Conclusion partielle
La société kiluba, issue du groupe racial bantu, s’est illustrée par l’édification d’une civilisation singulière et remarquable, dont l’empreinte a marqué son époque et légué un patrimoine durable. Cette civilisation se distingue notamment par des traits culturels, politiques et sociaux d’une grande spécificité, parmi lesquels figure l’existence d’un système d’écriture propre. Néanmoins, cet usage de l’écriture demeurait restreint. Il était en effet exclusivement réservé aux membres de la confrérie secrète Mbudye, détentrice des savoirs sacrés, ainsi qu’au cercle intime du souverain. Cette limitation visait à protéger la dimension sacrée et la singularité des connaissances politiques et spirituelles au sein de la société. Les principes qui régissaient la vie sociale et politique des Baluba étaient inscrits dans les miyala, un corpus de 180 lois fondamentales.

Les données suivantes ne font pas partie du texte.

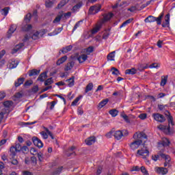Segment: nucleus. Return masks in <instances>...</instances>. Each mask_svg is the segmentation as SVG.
Masks as SVG:
<instances>
[{"instance_id":"obj_1","label":"nucleus","mask_w":175,"mask_h":175,"mask_svg":"<svg viewBox=\"0 0 175 175\" xmlns=\"http://www.w3.org/2000/svg\"><path fill=\"white\" fill-rule=\"evenodd\" d=\"M137 137L140 139L135 140L130 144V148L133 150V151L137 150V148L142 146L143 144V140H145L144 142L147 141V135L143 132H141L139 134H138Z\"/></svg>"},{"instance_id":"obj_2","label":"nucleus","mask_w":175,"mask_h":175,"mask_svg":"<svg viewBox=\"0 0 175 175\" xmlns=\"http://www.w3.org/2000/svg\"><path fill=\"white\" fill-rule=\"evenodd\" d=\"M163 12H162L159 17H155L152 16H149L146 18H145L144 21L145 23H154V21L157 22V25H161L162 24V18H163Z\"/></svg>"},{"instance_id":"obj_3","label":"nucleus","mask_w":175,"mask_h":175,"mask_svg":"<svg viewBox=\"0 0 175 175\" xmlns=\"http://www.w3.org/2000/svg\"><path fill=\"white\" fill-rule=\"evenodd\" d=\"M137 155L142 157L144 159H146L148 157H150V151L148 150L147 146H146V144L143 145L142 149L137 151Z\"/></svg>"},{"instance_id":"obj_4","label":"nucleus","mask_w":175,"mask_h":175,"mask_svg":"<svg viewBox=\"0 0 175 175\" xmlns=\"http://www.w3.org/2000/svg\"><path fill=\"white\" fill-rule=\"evenodd\" d=\"M152 117H153L154 120L155 121H157V122H165L166 121V118H165V116L161 113H152Z\"/></svg>"},{"instance_id":"obj_5","label":"nucleus","mask_w":175,"mask_h":175,"mask_svg":"<svg viewBox=\"0 0 175 175\" xmlns=\"http://www.w3.org/2000/svg\"><path fill=\"white\" fill-rule=\"evenodd\" d=\"M32 142L36 147H38V148H42L43 147V142L39 138L37 137H32Z\"/></svg>"},{"instance_id":"obj_6","label":"nucleus","mask_w":175,"mask_h":175,"mask_svg":"<svg viewBox=\"0 0 175 175\" xmlns=\"http://www.w3.org/2000/svg\"><path fill=\"white\" fill-rule=\"evenodd\" d=\"M16 29H17V26L15 25H12L8 31L7 38L8 39H10V38H12V35H13V33L16 32Z\"/></svg>"},{"instance_id":"obj_7","label":"nucleus","mask_w":175,"mask_h":175,"mask_svg":"<svg viewBox=\"0 0 175 175\" xmlns=\"http://www.w3.org/2000/svg\"><path fill=\"white\" fill-rule=\"evenodd\" d=\"M95 142H96V137L95 136L89 137L85 140L87 146H92V144H95Z\"/></svg>"},{"instance_id":"obj_8","label":"nucleus","mask_w":175,"mask_h":175,"mask_svg":"<svg viewBox=\"0 0 175 175\" xmlns=\"http://www.w3.org/2000/svg\"><path fill=\"white\" fill-rule=\"evenodd\" d=\"M158 128L160 131H164V132L168 135H173L174 133V132L170 131V126L167 127H166V126H159Z\"/></svg>"},{"instance_id":"obj_9","label":"nucleus","mask_w":175,"mask_h":175,"mask_svg":"<svg viewBox=\"0 0 175 175\" xmlns=\"http://www.w3.org/2000/svg\"><path fill=\"white\" fill-rule=\"evenodd\" d=\"M155 170L158 174H167L169 170L166 167H157L155 168Z\"/></svg>"},{"instance_id":"obj_10","label":"nucleus","mask_w":175,"mask_h":175,"mask_svg":"<svg viewBox=\"0 0 175 175\" xmlns=\"http://www.w3.org/2000/svg\"><path fill=\"white\" fill-rule=\"evenodd\" d=\"M101 6H91L90 8L89 9V12L90 14H95V13H98L100 10Z\"/></svg>"},{"instance_id":"obj_11","label":"nucleus","mask_w":175,"mask_h":175,"mask_svg":"<svg viewBox=\"0 0 175 175\" xmlns=\"http://www.w3.org/2000/svg\"><path fill=\"white\" fill-rule=\"evenodd\" d=\"M165 116L167 117V120H168L169 125H174V123L173 122V116L170 115V112L169 111H165Z\"/></svg>"},{"instance_id":"obj_12","label":"nucleus","mask_w":175,"mask_h":175,"mask_svg":"<svg viewBox=\"0 0 175 175\" xmlns=\"http://www.w3.org/2000/svg\"><path fill=\"white\" fill-rule=\"evenodd\" d=\"M17 151H20L19 149H17V148L14 147V146H12L10 148V155L11 157V158H14V157H16V154H17Z\"/></svg>"},{"instance_id":"obj_13","label":"nucleus","mask_w":175,"mask_h":175,"mask_svg":"<svg viewBox=\"0 0 175 175\" xmlns=\"http://www.w3.org/2000/svg\"><path fill=\"white\" fill-rule=\"evenodd\" d=\"M88 59V56L86 54H82L77 57V61H79V64H83V62H85Z\"/></svg>"},{"instance_id":"obj_14","label":"nucleus","mask_w":175,"mask_h":175,"mask_svg":"<svg viewBox=\"0 0 175 175\" xmlns=\"http://www.w3.org/2000/svg\"><path fill=\"white\" fill-rule=\"evenodd\" d=\"M113 136L116 140H121L122 136H124V133L121 131H117L113 133Z\"/></svg>"},{"instance_id":"obj_15","label":"nucleus","mask_w":175,"mask_h":175,"mask_svg":"<svg viewBox=\"0 0 175 175\" xmlns=\"http://www.w3.org/2000/svg\"><path fill=\"white\" fill-rule=\"evenodd\" d=\"M73 66H75V62H70L67 63V64L66 65V66L64 68L65 72L72 70V69L73 68Z\"/></svg>"},{"instance_id":"obj_16","label":"nucleus","mask_w":175,"mask_h":175,"mask_svg":"<svg viewBox=\"0 0 175 175\" xmlns=\"http://www.w3.org/2000/svg\"><path fill=\"white\" fill-rule=\"evenodd\" d=\"M18 64H20V62L18 60L12 59L11 60V62L10 63V68L14 69V68H17V65H18Z\"/></svg>"},{"instance_id":"obj_17","label":"nucleus","mask_w":175,"mask_h":175,"mask_svg":"<svg viewBox=\"0 0 175 175\" xmlns=\"http://www.w3.org/2000/svg\"><path fill=\"white\" fill-rule=\"evenodd\" d=\"M170 14H167L165 15V23H163L162 27L163 28H166V27H168L170 24Z\"/></svg>"},{"instance_id":"obj_18","label":"nucleus","mask_w":175,"mask_h":175,"mask_svg":"<svg viewBox=\"0 0 175 175\" xmlns=\"http://www.w3.org/2000/svg\"><path fill=\"white\" fill-rule=\"evenodd\" d=\"M39 73H40V70L33 69L29 71V76L32 77V76H37Z\"/></svg>"},{"instance_id":"obj_19","label":"nucleus","mask_w":175,"mask_h":175,"mask_svg":"<svg viewBox=\"0 0 175 175\" xmlns=\"http://www.w3.org/2000/svg\"><path fill=\"white\" fill-rule=\"evenodd\" d=\"M25 81V79L24 77L18 79V80L14 83L15 87H20L21 84L24 83Z\"/></svg>"},{"instance_id":"obj_20","label":"nucleus","mask_w":175,"mask_h":175,"mask_svg":"<svg viewBox=\"0 0 175 175\" xmlns=\"http://www.w3.org/2000/svg\"><path fill=\"white\" fill-rule=\"evenodd\" d=\"M46 77H47V72H42V73H41L40 75H39V77H38V81H42V82H43V81H44V79H46Z\"/></svg>"},{"instance_id":"obj_21","label":"nucleus","mask_w":175,"mask_h":175,"mask_svg":"<svg viewBox=\"0 0 175 175\" xmlns=\"http://www.w3.org/2000/svg\"><path fill=\"white\" fill-rule=\"evenodd\" d=\"M66 82L68 83V87H73L75 85V77L66 79Z\"/></svg>"},{"instance_id":"obj_22","label":"nucleus","mask_w":175,"mask_h":175,"mask_svg":"<svg viewBox=\"0 0 175 175\" xmlns=\"http://www.w3.org/2000/svg\"><path fill=\"white\" fill-rule=\"evenodd\" d=\"M102 28V23L97 25L92 30V35H95V33H98V31Z\"/></svg>"},{"instance_id":"obj_23","label":"nucleus","mask_w":175,"mask_h":175,"mask_svg":"<svg viewBox=\"0 0 175 175\" xmlns=\"http://www.w3.org/2000/svg\"><path fill=\"white\" fill-rule=\"evenodd\" d=\"M66 59H68L67 56H64V57H61L60 59H59L57 60L56 65H57V66H59V65H62V64H64V62H65V61H66Z\"/></svg>"},{"instance_id":"obj_24","label":"nucleus","mask_w":175,"mask_h":175,"mask_svg":"<svg viewBox=\"0 0 175 175\" xmlns=\"http://www.w3.org/2000/svg\"><path fill=\"white\" fill-rule=\"evenodd\" d=\"M167 75L161 77V87H165L166 85V83H167Z\"/></svg>"},{"instance_id":"obj_25","label":"nucleus","mask_w":175,"mask_h":175,"mask_svg":"<svg viewBox=\"0 0 175 175\" xmlns=\"http://www.w3.org/2000/svg\"><path fill=\"white\" fill-rule=\"evenodd\" d=\"M64 170V167H59L58 168H56L53 172L52 173L53 175H59L61 174L62 172V170Z\"/></svg>"},{"instance_id":"obj_26","label":"nucleus","mask_w":175,"mask_h":175,"mask_svg":"<svg viewBox=\"0 0 175 175\" xmlns=\"http://www.w3.org/2000/svg\"><path fill=\"white\" fill-rule=\"evenodd\" d=\"M55 3V0H46L45 6L46 8H51Z\"/></svg>"},{"instance_id":"obj_27","label":"nucleus","mask_w":175,"mask_h":175,"mask_svg":"<svg viewBox=\"0 0 175 175\" xmlns=\"http://www.w3.org/2000/svg\"><path fill=\"white\" fill-rule=\"evenodd\" d=\"M72 49H73V46L69 45L66 46L65 48H63L62 52L63 53V54H66V53H69V51H70Z\"/></svg>"},{"instance_id":"obj_28","label":"nucleus","mask_w":175,"mask_h":175,"mask_svg":"<svg viewBox=\"0 0 175 175\" xmlns=\"http://www.w3.org/2000/svg\"><path fill=\"white\" fill-rule=\"evenodd\" d=\"M93 88H94V83H88L85 90V93L87 94L88 92H90V91H92Z\"/></svg>"},{"instance_id":"obj_29","label":"nucleus","mask_w":175,"mask_h":175,"mask_svg":"<svg viewBox=\"0 0 175 175\" xmlns=\"http://www.w3.org/2000/svg\"><path fill=\"white\" fill-rule=\"evenodd\" d=\"M114 57H116V51L111 52L108 54L107 58L108 61H114Z\"/></svg>"},{"instance_id":"obj_30","label":"nucleus","mask_w":175,"mask_h":175,"mask_svg":"<svg viewBox=\"0 0 175 175\" xmlns=\"http://www.w3.org/2000/svg\"><path fill=\"white\" fill-rule=\"evenodd\" d=\"M137 70L135 68L127 69L125 70V75H136Z\"/></svg>"},{"instance_id":"obj_31","label":"nucleus","mask_w":175,"mask_h":175,"mask_svg":"<svg viewBox=\"0 0 175 175\" xmlns=\"http://www.w3.org/2000/svg\"><path fill=\"white\" fill-rule=\"evenodd\" d=\"M9 10H10V7H5L3 9L1 10V13L3 16H6L9 14Z\"/></svg>"},{"instance_id":"obj_32","label":"nucleus","mask_w":175,"mask_h":175,"mask_svg":"<svg viewBox=\"0 0 175 175\" xmlns=\"http://www.w3.org/2000/svg\"><path fill=\"white\" fill-rule=\"evenodd\" d=\"M24 47V43H20L17 44L13 49V53H17L18 50H21V49H23Z\"/></svg>"},{"instance_id":"obj_33","label":"nucleus","mask_w":175,"mask_h":175,"mask_svg":"<svg viewBox=\"0 0 175 175\" xmlns=\"http://www.w3.org/2000/svg\"><path fill=\"white\" fill-rule=\"evenodd\" d=\"M163 159H165V162H170V156L161 153L159 154Z\"/></svg>"},{"instance_id":"obj_34","label":"nucleus","mask_w":175,"mask_h":175,"mask_svg":"<svg viewBox=\"0 0 175 175\" xmlns=\"http://www.w3.org/2000/svg\"><path fill=\"white\" fill-rule=\"evenodd\" d=\"M161 144L163 146V147H167L169 146V144H170V141L167 139V138H164L162 140Z\"/></svg>"},{"instance_id":"obj_35","label":"nucleus","mask_w":175,"mask_h":175,"mask_svg":"<svg viewBox=\"0 0 175 175\" xmlns=\"http://www.w3.org/2000/svg\"><path fill=\"white\" fill-rule=\"evenodd\" d=\"M108 103H109V99L103 100L98 104V107H99L100 109H102V107H103V106H106V105H107Z\"/></svg>"},{"instance_id":"obj_36","label":"nucleus","mask_w":175,"mask_h":175,"mask_svg":"<svg viewBox=\"0 0 175 175\" xmlns=\"http://www.w3.org/2000/svg\"><path fill=\"white\" fill-rule=\"evenodd\" d=\"M132 21H133V18H129L128 20H126V21H124L120 27V28H122L124 27H126V25H128V24H131V23H132Z\"/></svg>"},{"instance_id":"obj_37","label":"nucleus","mask_w":175,"mask_h":175,"mask_svg":"<svg viewBox=\"0 0 175 175\" xmlns=\"http://www.w3.org/2000/svg\"><path fill=\"white\" fill-rule=\"evenodd\" d=\"M111 70L112 71V75H114L115 76H120V75H121V73H120V70L116 68L113 67L111 68Z\"/></svg>"},{"instance_id":"obj_38","label":"nucleus","mask_w":175,"mask_h":175,"mask_svg":"<svg viewBox=\"0 0 175 175\" xmlns=\"http://www.w3.org/2000/svg\"><path fill=\"white\" fill-rule=\"evenodd\" d=\"M68 2H69V0H62L60 2V3H59L57 5L58 9H61V8L65 6Z\"/></svg>"},{"instance_id":"obj_39","label":"nucleus","mask_w":175,"mask_h":175,"mask_svg":"<svg viewBox=\"0 0 175 175\" xmlns=\"http://www.w3.org/2000/svg\"><path fill=\"white\" fill-rule=\"evenodd\" d=\"M113 16H114V14L111 12L107 14L104 16V20L105 21H109V20H110Z\"/></svg>"},{"instance_id":"obj_40","label":"nucleus","mask_w":175,"mask_h":175,"mask_svg":"<svg viewBox=\"0 0 175 175\" xmlns=\"http://www.w3.org/2000/svg\"><path fill=\"white\" fill-rule=\"evenodd\" d=\"M83 6V3H79L72 8V11L77 12L80 8Z\"/></svg>"},{"instance_id":"obj_41","label":"nucleus","mask_w":175,"mask_h":175,"mask_svg":"<svg viewBox=\"0 0 175 175\" xmlns=\"http://www.w3.org/2000/svg\"><path fill=\"white\" fill-rule=\"evenodd\" d=\"M82 98H83V96H79L77 97L75 99V100L72 103L71 105L76 106V105H77V103L79 102V100H80Z\"/></svg>"},{"instance_id":"obj_42","label":"nucleus","mask_w":175,"mask_h":175,"mask_svg":"<svg viewBox=\"0 0 175 175\" xmlns=\"http://www.w3.org/2000/svg\"><path fill=\"white\" fill-rule=\"evenodd\" d=\"M109 114H111V116H112L113 117H117V116L118 115V111H117L116 109H111L109 111Z\"/></svg>"},{"instance_id":"obj_43","label":"nucleus","mask_w":175,"mask_h":175,"mask_svg":"<svg viewBox=\"0 0 175 175\" xmlns=\"http://www.w3.org/2000/svg\"><path fill=\"white\" fill-rule=\"evenodd\" d=\"M30 29H32L31 25H26L24 27H23V31H25V32H28V31H30Z\"/></svg>"},{"instance_id":"obj_44","label":"nucleus","mask_w":175,"mask_h":175,"mask_svg":"<svg viewBox=\"0 0 175 175\" xmlns=\"http://www.w3.org/2000/svg\"><path fill=\"white\" fill-rule=\"evenodd\" d=\"M3 105L5 107H10V106L13 105V101L8 100L3 103Z\"/></svg>"},{"instance_id":"obj_45","label":"nucleus","mask_w":175,"mask_h":175,"mask_svg":"<svg viewBox=\"0 0 175 175\" xmlns=\"http://www.w3.org/2000/svg\"><path fill=\"white\" fill-rule=\"evenodd\" d=\"M85 50H86L87 55H90V53H93L94 52V46H90L88 49H86Z\"/></svg>"},{"instance_id":"obj_46","label":"nucleus","mask_w":175,"mask_h":175,"mask_svg":"<svg viewBox=\"0 0 175 175\" xmlns=\"http://www.w3.org/2000/svg\"><path fill=\"white\" fill-rule=\"evenodd\" d=\"M140 170H141L142 173H143L144 175H150L148 174V171H147V170L146 169V167L144 166H142L140 167Z\"/></svg>"},{"instance_id":"obj_47","label":"nucleus","mask_w":175,"mask_h":175,"mask_svg":"<svg viewBox=\"0 0 175 175\" xmlns=\"http://www.w3.org/2000/svg\"><path fill=\"white\" fill-rule=\"evenodd\" d=\"M32 17V15L31 14V13L27 14L25 17V21L26 23H29V21H31V18Z\"/></svg>"},{"instance_id":"obj_48","label":"nucleus","mask_w":175,"mask_h":175,"mask_svg":"<svg viewBox=\"0 0 175 175\" xmlns=\"http://www.w3.org/2000/svg\"><path fill=\"white\" fill-rule=\"evenodd\" d=\"M53 78H49L44 81V85H50V84H53Z\"/></svg>"},{"instance_id":"obj_49","label":"nucleus","mask_w":175,"mask_h":175,"mask_svg":"<svg viewBox=\"0 0 175 175\" xmlns=\"http://www.w3.org/2000/svg\"><path fill=\"white\" fill-rule=\"evenodd\" d=\"M19 150H20V151H22L24 153L28 152V151H29V149L28 148V146H24L22 148H20Z\"/></svg>"},{"instance_id":"obj_50","label":"nucleus","mask_w":175,"mask_h":175,"mask_svg":"<svg viewBox=\"0 0 175 175\" xmlns=\"http://www.w3.org/2000/svg\"><path fill=\"white\" fill-rule=\"evenodd\" d=\"M64 29V27H59L54 30V35H58V33H60L62 32V30Z\"/></svg>"},{"instance_id":"obj_51","label":"nucleus","mask_w":175,"mask_h":175,"mask_svg":"<svg viewBox=\"0 0 175 175\" xmlns=\"http://www.w3.org/2000/svg\"><path fill=\"white\" fill-rule=\"evenodd\" d=\"M61 18H62V15H58L53 21V23H59L61 21Z\"/></svg>"},{"instance_id":"obj_52","label":"nucleus","mask_w":175,"mask_h":175,"mask_svg":"<svg viewBox=\"0 0 175 175\" xmlns=\"http://www.w3.org/2000/svg\"><path fill=\"white\" fill-rule=\"evenodd\" d=\"M39 38V32H36L35 33H33L31 36V39H33V40H38Z\"/></svg>"},{"instance_id":"obj_53","label":"nucleus","mask_w":175,"mask_h":175,"mask_svg":"<svg viewBox=\"0 0 175 175\" xmlns=\"http://www.w3.org/2000/svg\"><path fill=\"white\" fill-rule=\"evenodd\" d=\"M32 92H33L34 94H36V92H38L39 91V86L38 85H35L31 89Z\"/></svg>"},{"instance_id":"obj_54","label":"nucleus","mask_w":175,"mask_h":175,"mask_svg":"<svg viewBox=\"0 0 175 175\" xmlns=\"http://www.w3.org/2000/svg\"><path fill=\"white\" fill-rule=\"evenodd\" d=\"M147 68H148V66L147 64H146L145 66L142 64L139 66V70H144V69H147Z\"/></svg>"},{"instance_id":"obj_55","label":"nucleus","mask_w":175,"mask_h":175,"mask_svg":"<svg viewBox=\"0 0 175 175\" xmlns=\"http://www.w3.org/2000/svg\"><path fill=\"white\" fill-rule=\"evenodd\" d=\"M80 23H82V21H80L75 24V25L74 26V28L72 29V32H75V31H76L77 28H79V27H80Z\"/></svg>"},{"instance_id":"obj_56","label":"nucleus","mask_w":175,"mask_h":175,"mask_svg":"<svg viewBox=\"0 0 175 175\" xmlns=\"http://www.w3.org/2000/svg\"><path fill=\"white\" fill-rule=\"evenodd\" d=\"M149 68H150V69H152L153 68H159V64H157V63H153V64H150V65L149 66Z\"/></svg>"},{"instance_id":"obj_57","label":"nucleus","mask_w":175,"mask_h":175,"mask_svg":"<svg viewBox=\"0 0 175 175\" xmlns=\"http://www.w3.org/2000/svg\"><path fill=\"white\" fill-rule=\"evenodd\" d=\"M139 118H140V120H146L147 118V114L146 113H141L139 116Z\"/></svg>"},{"instance_id":"obj_58","label":"nucleus","mask_w":175,"mask_h":175,"mask_svg":"<svg viewBox=\"0 0 175 175\" xmlns=\"http://www.w3.org/2000/svg\"><path fill=\"white\" fill-rule=\"evenodd\" d=\"M106 137H107V139H111V137L113 136V131H111L109 132H108L106 135H105Z\"/></svg>"},{"instance_id":"obj_59","label":"nucleus","mask_w":175,"mask_h":175,"mask_svg":"<svg viewBox=\"0 0 175 175\" xmlns=\"http://www.w3.org/2000/svg\"><path fill=\"white\" fill-rule=\"evenodd\" d=\"M162 44H163V40H159L158 42H157V46L159 49H162Z\"/></svg>"},{"instance_id":"obj_60","label":"nucleus","mask_w":175,"mask_h":175,"mask_svg":"<svg viewBox=\"0 0 175 175\" xmlns=\"http://www.w3.org/2000/svg\"><path fill=\"white\" fill-rule=\"evenodd\" d=\"M109 35H110V33H109L108 31H106L103 35V39H107V38H109Z\"/></svg>"},{"instance_id":"obj_61","label":"nucleus","mask_w":175,"mask_h":175,"mask_svg":"<svg viewBox=\"0 0 175 175\" xmlns=\"http://www.w3.org/2000/svg\"><path fill=\"white\" fill-rule=\"evenodd\" d=\"M135 10H137V8H136V6H132L131 8H128L129 12H135Z\"/></svg>"},{"instance_id":"obj_62","label":"nucleus","mask_w":175,"mask_h":175,"mask_svg":"<svg viewBox=\"0 0 175 175\" xmlns=\"http://www.w3.org/2000/svg\"><path fill=\"white\" fill-rule=\"evenodd\" d=\"M40 133L44 139H47L49 137L47 133H46L44 131H42Z\"/></svg>"},{"instance_id":"obj_63","label":"nucleus","mask_w":175,"mask_h":175,"mask_svg":"<svg viewBox=\"0 0 175 175\" xmlns=\"http://www.w3.org/2000/svg\"><path fill=\"white\" fill-rule=\"evenodd\" d=\"M33 17H34L35 20H38V10H35L33 12Z\"/></svg>"},{"instance_id":"obj_64","label":"nucleus","mask_w":175,"mask_h":175,"mask_svg":"<svg viewBox=\"0 0 175 175\" xmlns=\"http://www.w3.org/2000/svg\"><path fill=\"white\" fill-rule=\"evenodd\" d=\"M31 163H33V165H36L37 159L35 157H31Z\"/></svg>"}]
</instances>
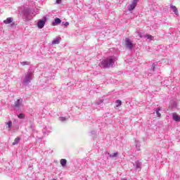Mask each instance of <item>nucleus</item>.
I'll return each instance as SVG.
<instances>
[{
    "mask_svg": "<svg viewBox=\"0 0 180 180\" xmlns=\"http://www.w3.org/2000/svg\"><path fill=\"white\" fill-rule=\"evenodd\" d=\"M56 4H61V0H56Z\"/></svg>",
    "mask_w": 180,
    "mask_h": 180,
    "instance_id": "obj_24",
    "label": "nucleus"
},
{
    "mask_svg": "<svg viewBox=\"0 0 180 180\" xmlns=\"http://www.w3.org/2000/svg\"><path fill=\"white\" fill-rule=\"evenodd\" d=\"M136 6H137V4H136L135 3H134L132 1V3L129 5V11H134V9L136 8Z\"/></svg>",
    "mask_w": 180,
    "mask_h": 180,
    "instance_id": "obj_11",
    "label": "nucleus"
},
{
    "mask_svg": "<svg viewBox=\"0 0 180 180\" xmlns=\"http://www.w3.org/2000/svg\"><path fill=\"white\" fill-rule=\"evenodd\" d=\"M12 22H13V18H7L6 20H4L5 25H9V23H12Z\"/></svg>",
    "mask_w": 180,
    "mask_h": 180,
    "instance_id": "obj_6",
    "label": "nucleus"
},
{
    "mask_svg": "<svg viewBox=\"0 0 180 180\" xmlns=\"http://www.w3.org/2000/svg\"><path fill=\"white\" fill-rule=\"evenodd\" d=\"M125 46L130 50H131V49H133L134 47L133 43L130 41V39L129 38L125 39Z\"/></svg>",
    "mask_w": 180,
    "mask_h": 180,
    "instance_id": "obj_2",
    "label": "nucleus"
},
{
    "mask_svg": "<svg viewBox=\"0 0 180 180\" xmlns=\"http://www.w3.org/2000/svg\"><path fill=\"white\" fill-rule=\"evenodd\" d=\"M69 25H70V22H66L65 23V27H67V26H68Z\"/></svg>",
    "mask_w": 180,
    "mask_h": 180,
    "instance_id": "obj_23",
    "label": "nucleus"
},
{
    "mask_svg": "<svg viewBox=\"0 0 180 180\" xmlns=\"http://www.w3.org/2000/svg\"><path fill=\"white\" fill-rule=\"evenodd\" d=\"M6 124L8 126V130H11V129H12V121H9L8 122H6Z\"/></svg>",
    "mask_w": 180,
    "mask_h": 180,
    "instance_id": "obj_16",
    "label": "nucleus"
},
{
    "mask_svg": "<svg viewBox=\"0 0 180 180\" xmlns=\"http://www.w3.org/2000/svg\"><path fill=\"white\" fill-rule=\"evenodd\" d=\"M60 41H61V37H57L55 40L53 41L52 44L56 46V44H60Z\"/></svg>",
    "mask_w": 180,
    "mask_h": 180,
    "instance_id": "obj_8",
    "label": "nucleus"
},
{
    "mask_svg": "<svg viewBox=\"0 0 180 180\" xmlns=\"http://www.w3.org/2000/svg\"><path fill=\"white\" fill-rule=\"evenodd\" d=\"M115 103H116V108H119V106H122V101H120V100H117L116 101H115Z\"/></svg>",
    "mask_w": 180,
    "mask_h": 180,
    "instance_id": "obj_15",
    "label": "nucleus"
},
{
    "mask_svg": "<svg viewBox=\"0 0 180 180\" xmlns=\"http://www.w3.org/2000/svg\"><path fill=\"white\" fill-rule=\"evenodd\" d=\"M60 120H61L62 122H65V120H67V119L65 118V117H60Z\"/></svg>",
    "mask_w": 180,
    "mask_h": 180,
    "instance_id": "obj_20",
    "label": "nucleus"
},
{
    "mask_svg": "<svg viewBox=\"0 0 180 180\" xmlns=\"http://www.w3.org/2000/svg\"><path fill=\"white\" fill-rule=\"evenodd\" d=\"M61 23V20L58 18H55L54 22H53V25L56 26V25H60Z\"/></svg>",
    "mask_w": 180,
    "mask_h": 180,
    "instance_id": "obj_12",
    "label": "nucleus"
},
{
    "mask_svg": "<svg viewBox=\"0 0 180 180\" xmlns=\"http://www.w3.org/2000/svg\"><path fill=\"white\" fill-rule=\"evenodd\" d=\"M21 64L22 65H29V64H30V63H29V62H22Z\"/></svg>",
    "mask_w": 180,
    "mask_h": 180,
    "instance_id": "obj_19",
    "label": "nucleus"
},
{
    "mask_svg": "<svg viewBox=\"0 0 180 180\" xmlns=\"http://www.w3.org/2000/svg\"><path fill=\"white\" fill-rule=\"evenodd\" d=\"M122 180H127L126 179H122Z\"/></svg>",
    "mask_w": 180,
    "mask_h": 180,
    "instance_id": "obj_25",
    "label": "nucleus"
},
{
    "mask_svg": "<svg viewBox=\"0 0 180 180\" xmlns=\"http://www.w3.org/2000/svg\"><path fill=\"white\" fill-rule=\"evenodd\" d=\"M136 167H137V168H139L140 167V162H136Z\"/></svg>",
    "mask_w": 180,
    "mask_h": 180,
    "instance_id": "obj_21",
    "label": "nucleus"
},
{
    "mask_svg": "<svg viewBox=\"0 0 180 180\" xmlns=\"http://www.w3.org/2000/svg\"><path fill=\"white\" fill-rule=\"evenodd\" d=\"M25 114L20 113L18 115V119H25Z\"/></svg>",
    "mask_w": 180,
    "mask_h": 180,
    "instance_id": "obj_18",
    "label": "nucleus"
},
{
    "mask_svg": "<svg viewBox=\"0 0 180 180\" xmlns=\"http://www.w3.org/2000/svg\"><path fill=\"white\" fill-rule=\"evenodd\" d=\"M170 8L173 11V12L175 13V15H179V13L178 11V8H176V6L171 4Z\"/></svg>",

Ces préceptes structuraient les relations interindividuelles et définissaient les droits et devoirs de chaque membre de la communauté. Ils encadraient non seulement les questions de gouvernance et de justice, mais aussi les principes éthiques qui devaient guider les comportements au sein de la société. Ces lois constituaient le socle de l’organisation sociale, garantissant ainsi l’ordre, la paix et la cohésion au sein du groupe. Par ailleurs, la civilisation des Baluba reposait sur des idéaux sociaux bien établis, tels que le Butobo et le Bulopwe. Le Butobo représentait l’idéal spirituel, sacerdotal des Baluba. Quant au Bulopwe, il renvoyait à la sacralité de la royauté et à l’autorité politique suprême du souverain, perçu comme le médiateur entre le monde des hommes et celui des ancêtres divins. Ces idéaux ont façonné la société kiluba profondément spirituelle, où les questions de gouvernance et de justice étaient intimement liées à des croyances religieuses et philosophiques. Bien que l’écriture kiluba ait existé, elle n’était pas employée pour diffuser largement les savoirs.
En effet, l’essentiel des connaissances, traditions et coutumes de la civilisation kiluba était transmis par voie orale. Cette tradition orale constituait un pilier fondamental, à la fois pour l’éducation des jeunes et pour la préservation de l’histoire, des mythes et des valeurs de la société. Les conteurs, anciens et sages occupaient ainsi une place centrale dans cette transmission, veillant à ce que les enseignements du passé ne soient pas oubliés.
La langue utilisée pour cette transmission était / est le kiluba, une langue dont les racines remontent bien avant l’an 1 de notre ère. Cette antiquité confère à la civilisation kiluba un prestige indéniable, la positionnant parmi les plus anciennes civilisations d’Afrique centrale.